- WHAT TO PRODUCE -
Reproduce the items word for word, starting at the line that contains "Which of the village" and continuing through the end of the items, and leave the pictures out of your answer.

- INPUT RECORDS -
========

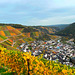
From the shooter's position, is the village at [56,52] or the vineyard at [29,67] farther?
the village at [56,52]

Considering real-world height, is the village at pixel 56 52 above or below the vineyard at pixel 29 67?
below

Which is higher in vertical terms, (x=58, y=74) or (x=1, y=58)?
(x=1, y=58)

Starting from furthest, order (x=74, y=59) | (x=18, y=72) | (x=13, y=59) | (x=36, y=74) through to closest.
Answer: (x=74, y=59)
(x=13, y=59)
(x=18, y=72)
(x=36, y=74)

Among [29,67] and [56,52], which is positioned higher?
[29,67]

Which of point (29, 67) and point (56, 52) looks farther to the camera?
point (56, 52)

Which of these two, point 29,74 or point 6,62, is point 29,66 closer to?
point 29,74

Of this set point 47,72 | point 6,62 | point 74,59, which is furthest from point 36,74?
point 74,59

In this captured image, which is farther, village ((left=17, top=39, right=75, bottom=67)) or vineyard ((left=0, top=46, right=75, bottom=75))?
village ((left=17, top=39, right=75, bottom=67))

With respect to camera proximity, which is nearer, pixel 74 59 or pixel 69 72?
pixel 69 72

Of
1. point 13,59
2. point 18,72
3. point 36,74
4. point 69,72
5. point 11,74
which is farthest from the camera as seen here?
point 13,59

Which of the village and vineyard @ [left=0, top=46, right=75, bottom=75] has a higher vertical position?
vineyard @ [left=0, top=46, right=75, bottom=75]

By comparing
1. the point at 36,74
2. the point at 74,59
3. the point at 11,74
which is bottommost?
the point at 74,59
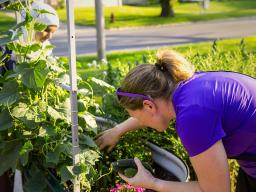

========

- RESULT OF THIS EXERCISE -
Which of the village and vineyard @ [left=0, top=46, right=75, bottom=75] has a higher vertical position?
vineyard @ [left=0, top=46, right=75, bottom=75]

By comparing
1. the point at 36,74
2. the point at 74,59
3. the point at 11,74
which is bottommost?
the point at 74,59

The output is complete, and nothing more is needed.